Also indirect coal conversion (where coal is gasified and then converted to synthetic fuels) was developed in Germany by Franz Fischer and Hans Tropsch in 1923.[11] During World War II, Germany used synthetic oil manufacturing (German: Kohleverflüssigung) to produce substitute (Ersatz) oil products by using the Bergius process (from coal), the Fischer–Tropsch process (water gas), and other methods (Zeitz used the TTH and MTH processes).[13][14] Before World War Two in 1931, the British Department of Scientific and Industrial Research located in Greenwich, England set up a small facility where hydrogen gas at extreme high pressure was combined with coal to make a synthetic fuel.[15]

The Bergius process plants were the primary source of Nazi Germany's high-grade aviation gasoline and the source of most of its synthetic oil, 99% of its synthetic rubber and nearly all of its synthetic methanol, synthetic ammonia, and nitric acid. Nearly 1/3 of the Bergius production was produced by plants in Pölitz (Polish: Police) and Leuna, with more than 1/3 more in five other plants (Ludwigshafen had a much smaller Bergius plant[16] which improved "gasoline quality by dehydrogenation" using the DHD process).[14]

Synthetic fuel grades included "T.L. [jet] fuel ", "first quality aviation gasoline", "aviation base gasoline", and "gasoline - middle oil";[14] and "producer gas" and diesel were synthesized for fuel as well (e.g., converted armored tanks used producer gas).[13]:4,s2 By early 1944, German synthetic fuel production had reached more than 124,000 barrels per day (19,700 m3/d) from 25 plants,[17][verification needed] including 10 in the Ruhr Area.[18]:239 In 1937, the four central Germany lignite coal plants at Böhlen, Leuna, Magdeburg/Rothensee, and Zeitz, along with the Ruhr Area bituminous coal plant at Scholven/Buer, had produced 4.8 million barrels (760×10^3 m3) of fuel. Four new hydrogenation plants (German: Hydrierwerke) were subsequently erected at Bottrop-Welheim (which used "Bituminous coal tar pitch"),[14] Gelsenkirchen (Nordstern), Pölitz, and, at 200,000 tons/yr[14] Wesseling.[19] Nordstern and Pölitz/Stettin used bituminous coal, as did the new Blechhammer plants.[14] Heydebreck synthesized food oil, which was tested on concentration camp prisoners.[20] The Geilenberg Special Staff was using 350,000 mostly foreign forced laborers to reconstruct the bombed synthetic oil plants,[18]:210,224 and, in an emergency decentralization program, to build 7 underground hydrogenation plants for bombing protection (none were completed). (Planners had rejected an earlier such proposal because the war was to be won before the bunkers would be completed.)[16] In July 1944, the 'Cuckoo' project[21] underground synthetic oil plant (800,000 m2) was being "carved out of the Himmelsburg" North of the Mittelwerk,[13] but the plant was unfinished at the end of WWII.

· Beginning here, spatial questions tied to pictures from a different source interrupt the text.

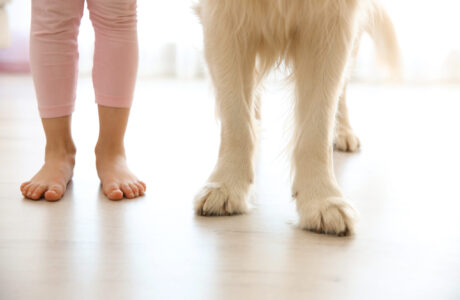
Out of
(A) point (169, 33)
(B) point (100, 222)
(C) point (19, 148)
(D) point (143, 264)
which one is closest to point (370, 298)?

Indirect Fischer-Tropsch ("FT") technologies were brought to the US after World War 2, and a 7,000 barrels per day (1,100 m3/d) plant was designed by HRI, and built in Brownsville Texas. The plant represented the first commercial use of high-temperature Fischer Tropsch conversion. It operated from 1950 to 1955, when it was shut down when the price of oil dropped due to enhanced production and huge discoveries in the Middle East.[11]

After World War Two, in 1949 a demonstration plant for converting coal to gasoline was built and operated by the U.S. Bureau of Mines in Louisiana, Missouri.[22] Direct coal conversion plants were also developed in the US after WW2, including a 3 TPD plant in Lawrenceville, NJ, and a 250-600 TPD Plant in Catlettsburg, KY.[citation needed]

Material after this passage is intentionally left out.